§ The request: Copy each of the items below word for word, leaving out the pictures.

§ Data extract:
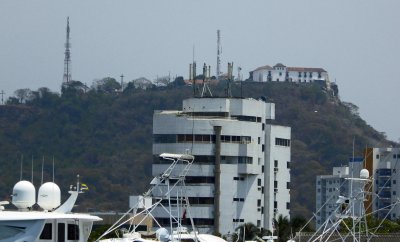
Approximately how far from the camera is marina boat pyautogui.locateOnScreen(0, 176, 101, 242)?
43.4 meters

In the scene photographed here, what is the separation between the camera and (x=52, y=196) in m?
46.3

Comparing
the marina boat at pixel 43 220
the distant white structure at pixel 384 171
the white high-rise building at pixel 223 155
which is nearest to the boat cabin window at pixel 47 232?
the marina boat at pixel 43 220

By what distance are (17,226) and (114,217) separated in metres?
108

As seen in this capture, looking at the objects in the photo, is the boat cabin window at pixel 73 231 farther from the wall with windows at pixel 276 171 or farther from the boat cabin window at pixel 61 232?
the wall with windows at pixel 276 171

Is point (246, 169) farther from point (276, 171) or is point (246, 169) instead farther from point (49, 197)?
point (49, 197)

§ Response to the exercise:
Approximately how far from the camera is marina boat pyautogui.locateOnScreen(0, 176, 101, 242)?
43.4 meters

In the scene photographed here, what is the separation between the camera and (x=52, y=196) in m?
46.3

Comparing
the marina boat at pixel 43 220
the distant white structure at pixel 384 171
the white high-rise building at pixel 223 155
which is nearest to the boat cabin window at pixel 47 232?
the marina boat at pixel 43 220

By what distance are (17,226) and (114,217) separated in metres?
108

As seen in this capture, looking at the objects in the photo, is the boat cabin window at pixel 73 231 farther from the wall with windows at pixel 276 171 or farther from the boat cabin window at pixel 61 232?
the wall with windows at pixel 276 171

Is point (246, 169) farther from point (276, 171) or is point (246, 169) instead farther from point (49, 197)?
point (49, 197)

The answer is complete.